◆ **Passage for review**
====
You're an inspiration for sure. Love your determination . I'm doing a 70 Nova, L92 swap and was wondering if your headers clear the crossmember. Mine will not allow me to install pipes without hitting. I ordered an X-Factor crossmember for extra clearance but still have a problem on the pass side. No way to get a pipe past the crossmember, so I measured header angle with car on the ground and found left header at 0 degrees and right angles up at the rear 4.7 degrees. What a bummer. I'll have to call Dougs on Tues. Have you checked yours yet. I'm hoping I got a defective set and that they will take care of it. Also, I went with dirty dingo mounts and a Moroso pan with a rack steering kit. All seems to clear very well. Keep up the thread. It's a great help to all.
====
◆ **Dataset records**
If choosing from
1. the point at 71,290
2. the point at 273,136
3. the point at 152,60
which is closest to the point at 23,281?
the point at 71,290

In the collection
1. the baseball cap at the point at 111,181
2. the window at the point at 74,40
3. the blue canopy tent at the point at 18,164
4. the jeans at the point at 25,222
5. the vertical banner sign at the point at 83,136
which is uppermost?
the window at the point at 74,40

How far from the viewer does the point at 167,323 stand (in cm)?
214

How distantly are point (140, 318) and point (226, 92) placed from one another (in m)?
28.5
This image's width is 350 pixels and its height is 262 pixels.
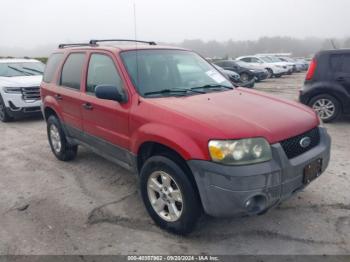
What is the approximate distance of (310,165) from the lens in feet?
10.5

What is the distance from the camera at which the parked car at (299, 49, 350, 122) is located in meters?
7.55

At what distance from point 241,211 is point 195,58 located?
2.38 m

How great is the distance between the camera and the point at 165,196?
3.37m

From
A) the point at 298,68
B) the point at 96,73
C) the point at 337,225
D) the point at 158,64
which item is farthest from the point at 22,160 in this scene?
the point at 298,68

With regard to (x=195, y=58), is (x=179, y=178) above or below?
====
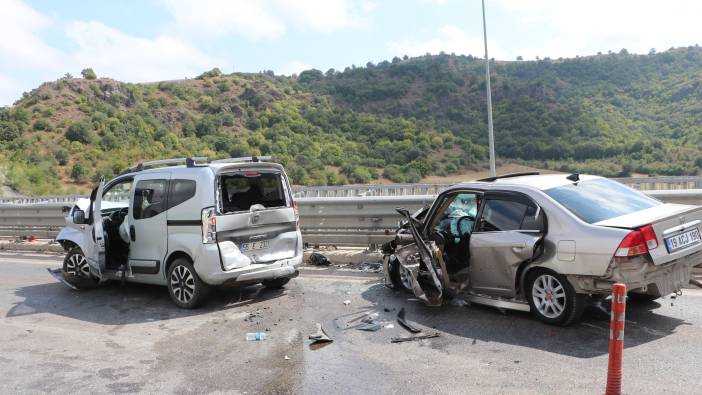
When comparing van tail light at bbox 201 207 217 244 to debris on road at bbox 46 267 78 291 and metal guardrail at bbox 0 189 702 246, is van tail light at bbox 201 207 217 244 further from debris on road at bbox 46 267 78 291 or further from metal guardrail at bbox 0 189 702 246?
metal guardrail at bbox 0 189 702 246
====
◆ **Task requirements**
1. Using the post about the Nova engine swap, say whether each statement agrees with it, answering yes or no and quoting the deciding words: (a) The writer ordered a new crossmember to gain clearance. (b) The left header angles up 4.7 degrees at the rear. (c) The writer chose Moroso motor mounts.
2. Go on with the post about the Nova engine swap, starting after its final sentence.
The lines that come after the post about the Nova engine swap are separate material.

◆ **Results for the exercise**
1.
(a) Yes: "I ordered an X-Factor crossmember for extra clearance"
(b) No: "found left header at 0 degrees and right angles up at the rear 4.7 degrees"
(c) No: "I went with dirty dingo mounts and a Moroso pan"

2.
Thank you for the kind words. I have a TH400 crossmember that appears to be OEM style. When I had the engine in and the headers, I slipped the 3 to 2.5" reducers onto the headers and they did just barely clear the crossmember. I will need to be careful with where I put the flanges. I planned to check that next time I have the engine in. I don't know how consistent these headers are made. I was disappointed when they didn't work with Autokraft syle mounts because I have seen other people use those mounts with these headers. It may be variation in manufacturing, variation vehicle to vehicle, or something different about my combo. One thing you might think about is cutting back the collector tube and adding a jog or angled pipe to bring the exhaust down a little. The collector tubes on mine are much longer than necessary.

Originally Posted by tsnow678
Clint, hey man where are you at? You stuck in the Nova somewhere? I was browsing around and found some fittings you might find useful for the compressor. Here is the link: http://www.nostalgicairparts.com/air...degree-773.php

Hope all is well and Santa was good to you!!! Merry Christmas!!!
Thank you for the link! As usual I haven't made progress. The holidays took over! I also changed jobs a few weeks ago and that didn't help; I've been too stressed out to do more than zone out after I get home and put my son down.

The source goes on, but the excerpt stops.